Work to be completed:
Repeat the following lines exactly and nothing else: the line containing "How far from" and each line after it through the end of the listing.

··· Material shown ···

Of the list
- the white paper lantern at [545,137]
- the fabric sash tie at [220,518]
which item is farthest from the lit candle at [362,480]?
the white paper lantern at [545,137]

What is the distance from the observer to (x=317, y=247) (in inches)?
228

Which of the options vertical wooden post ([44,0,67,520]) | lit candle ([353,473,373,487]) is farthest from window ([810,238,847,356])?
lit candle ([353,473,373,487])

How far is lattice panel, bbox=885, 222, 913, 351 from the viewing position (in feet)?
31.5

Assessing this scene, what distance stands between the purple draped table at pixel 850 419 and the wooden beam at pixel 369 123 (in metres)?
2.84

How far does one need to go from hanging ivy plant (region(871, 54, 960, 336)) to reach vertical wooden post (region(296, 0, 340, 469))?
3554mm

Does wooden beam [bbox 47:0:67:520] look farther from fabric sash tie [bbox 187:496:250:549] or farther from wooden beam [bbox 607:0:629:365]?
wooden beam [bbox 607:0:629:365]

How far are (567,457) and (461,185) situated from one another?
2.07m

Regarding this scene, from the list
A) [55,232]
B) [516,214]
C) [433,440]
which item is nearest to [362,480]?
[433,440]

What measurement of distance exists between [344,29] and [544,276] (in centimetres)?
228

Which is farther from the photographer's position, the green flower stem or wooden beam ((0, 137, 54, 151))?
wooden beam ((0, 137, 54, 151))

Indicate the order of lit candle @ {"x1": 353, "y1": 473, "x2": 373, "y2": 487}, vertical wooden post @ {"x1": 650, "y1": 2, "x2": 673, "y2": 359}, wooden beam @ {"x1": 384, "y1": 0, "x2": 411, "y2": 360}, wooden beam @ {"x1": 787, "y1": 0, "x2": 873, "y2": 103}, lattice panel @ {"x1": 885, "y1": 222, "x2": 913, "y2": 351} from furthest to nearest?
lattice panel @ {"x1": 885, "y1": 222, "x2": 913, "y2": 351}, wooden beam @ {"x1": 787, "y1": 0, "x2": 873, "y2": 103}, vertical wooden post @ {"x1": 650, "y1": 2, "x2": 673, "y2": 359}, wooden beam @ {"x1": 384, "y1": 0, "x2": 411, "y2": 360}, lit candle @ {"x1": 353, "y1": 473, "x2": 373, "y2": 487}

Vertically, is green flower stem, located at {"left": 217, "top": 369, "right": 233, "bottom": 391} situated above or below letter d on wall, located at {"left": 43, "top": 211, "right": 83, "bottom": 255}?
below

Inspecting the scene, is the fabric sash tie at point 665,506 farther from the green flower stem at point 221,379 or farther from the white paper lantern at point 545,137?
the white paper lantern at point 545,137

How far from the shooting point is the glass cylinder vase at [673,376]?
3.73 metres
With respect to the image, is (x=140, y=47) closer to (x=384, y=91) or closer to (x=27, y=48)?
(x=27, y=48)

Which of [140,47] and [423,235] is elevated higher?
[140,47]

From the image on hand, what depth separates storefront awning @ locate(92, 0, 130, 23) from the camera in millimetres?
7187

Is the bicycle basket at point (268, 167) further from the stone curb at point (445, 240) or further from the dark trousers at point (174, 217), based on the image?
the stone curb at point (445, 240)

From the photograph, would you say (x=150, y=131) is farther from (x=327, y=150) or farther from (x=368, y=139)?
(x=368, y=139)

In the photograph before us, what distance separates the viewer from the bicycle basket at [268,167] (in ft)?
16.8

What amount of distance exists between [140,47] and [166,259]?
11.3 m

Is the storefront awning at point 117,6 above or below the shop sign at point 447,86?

···

Answer to this exercise:
How far from the shooting point is the glass cylinder vase at [673,376]?
3.73 metres
With respect to the image, is (x=140, y=47) closer to (x=384, y=91) or closer to (x=27, y=48)?
(x=27, y=48)

Which of [140,47] and [423,235] is elevated higher?
[140,47]

From the image on hand, what depth separates storefront awning @ locate(92, 0, 130, 23) from the camera in millimetres?
7187

Is the bicycle basket at point (268, 167) further from the stone curb at point (445, 240) or further from the dark trousers at point (174, 217), based on the image?
the stone curb at point (445, 240)

From the photograph, would you say (x=150, y=131) is farther from (x=327, y=150) or farther from (x=368, y=139)?
(x=368, y=139)

In the photograph before us, what distance separates the viewer from the bicycle basket at [268,167] (in ft)?
16.8

What amount of distance exists between [140,47] and [166,259]?
11.3 m

Is the storefront awning at point 117,6 above or below the shop sign at point 447,86?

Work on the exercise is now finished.